Donald Trump liest keine Bücher

Der gebürtige Australier und Cambridge-Professor, Christopher Clark, gehört zu den bekanntesten Historikern unserer Zeit. Er hat jetzt ein neues Buch über Zeit und macht geschrieben. Ein Gespräch über die "Machthaber" unserer Zeit - von Donald Trump bis Angela Merkel - und warum die gesellschaftliche Mitte Flagge gegen den aufkommenden Populismus zeigen muss.

 

Herr Clark, Sie haben ein Buch über Zeit und Macht geschrieben. Was haben Sie dabei herausgefunden? In welcher Beziehung stehen beide Phänomene zueinander?

* * * *

> AUFGABENZIEL:
Gib den Inhalt des Textauszugs in zwei Sätzen wieder.

* * * *

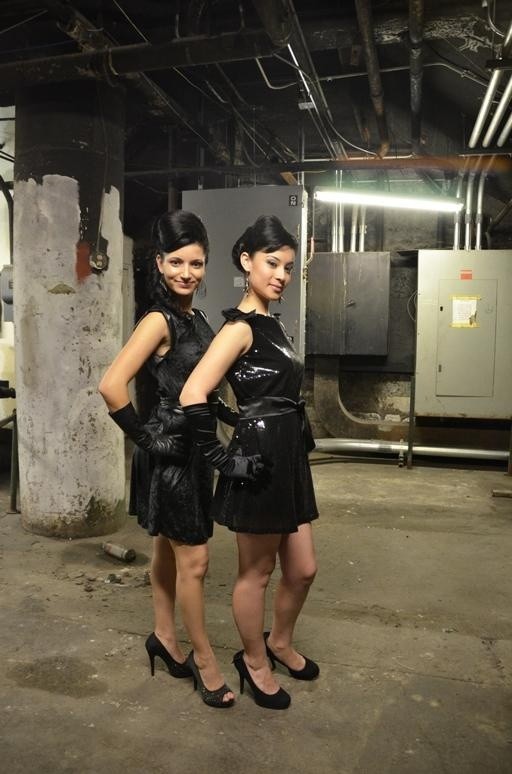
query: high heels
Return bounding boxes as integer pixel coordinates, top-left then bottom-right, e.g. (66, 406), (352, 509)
(145, 632), (191, 678)
(233, 650), (290, 708)
(188, 650), (235, 708)
(262, 631), (319, 681)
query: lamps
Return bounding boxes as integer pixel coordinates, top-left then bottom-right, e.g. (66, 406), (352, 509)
(312, 138), (468, 213)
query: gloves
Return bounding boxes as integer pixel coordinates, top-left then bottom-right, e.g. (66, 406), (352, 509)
(184, 404), (263, 481)
(109, 402), (186, 460)
(215, 395), (238, 428)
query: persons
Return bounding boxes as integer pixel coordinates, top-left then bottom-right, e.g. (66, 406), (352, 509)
(179, 214), (323, 709)
(93, 206), (238, 709)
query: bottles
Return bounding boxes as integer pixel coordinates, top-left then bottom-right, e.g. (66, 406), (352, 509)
(102, 540), (136, 561)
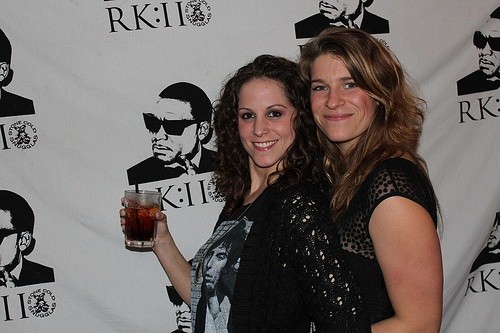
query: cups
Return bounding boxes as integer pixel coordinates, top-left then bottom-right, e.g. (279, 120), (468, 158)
(125, 190), (162, 252)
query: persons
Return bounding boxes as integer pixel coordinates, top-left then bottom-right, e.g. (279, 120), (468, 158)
(298, 26), (444, 333)
(120, 54), (375, 333)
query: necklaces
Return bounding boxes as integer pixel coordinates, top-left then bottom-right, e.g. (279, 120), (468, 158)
(194, 202), (252, 286)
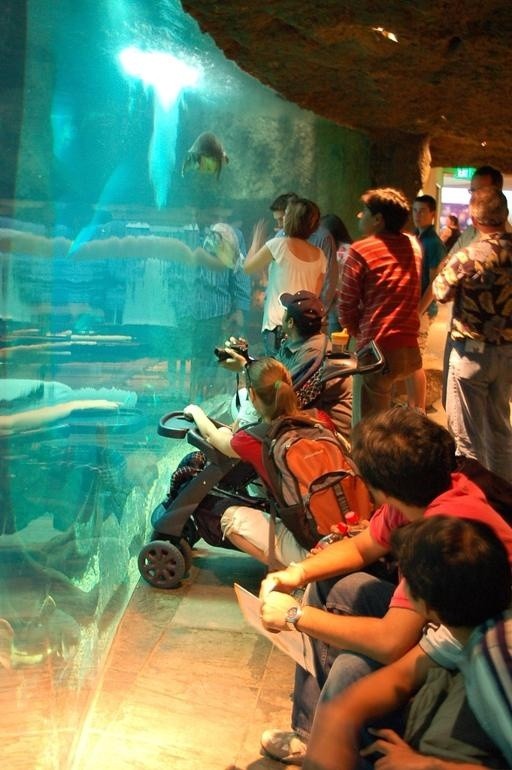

* * * *

> LÖSUNG:
Christopher Clark ist gebürtiger Australier, Cambridge-Professor und einer der bekanntesten Historiker unserer Zeit, und er hat ein neues Buch über Zeit und Macht geschrieben. Im Gespräch mit ihm geht es um die Machthaber unserer Zeit von Donald Trump bis Angela Merkel und darum, warum die gesellschaftliche Mitte Flagge gegen den aufkommenden Populismus zeigen muss.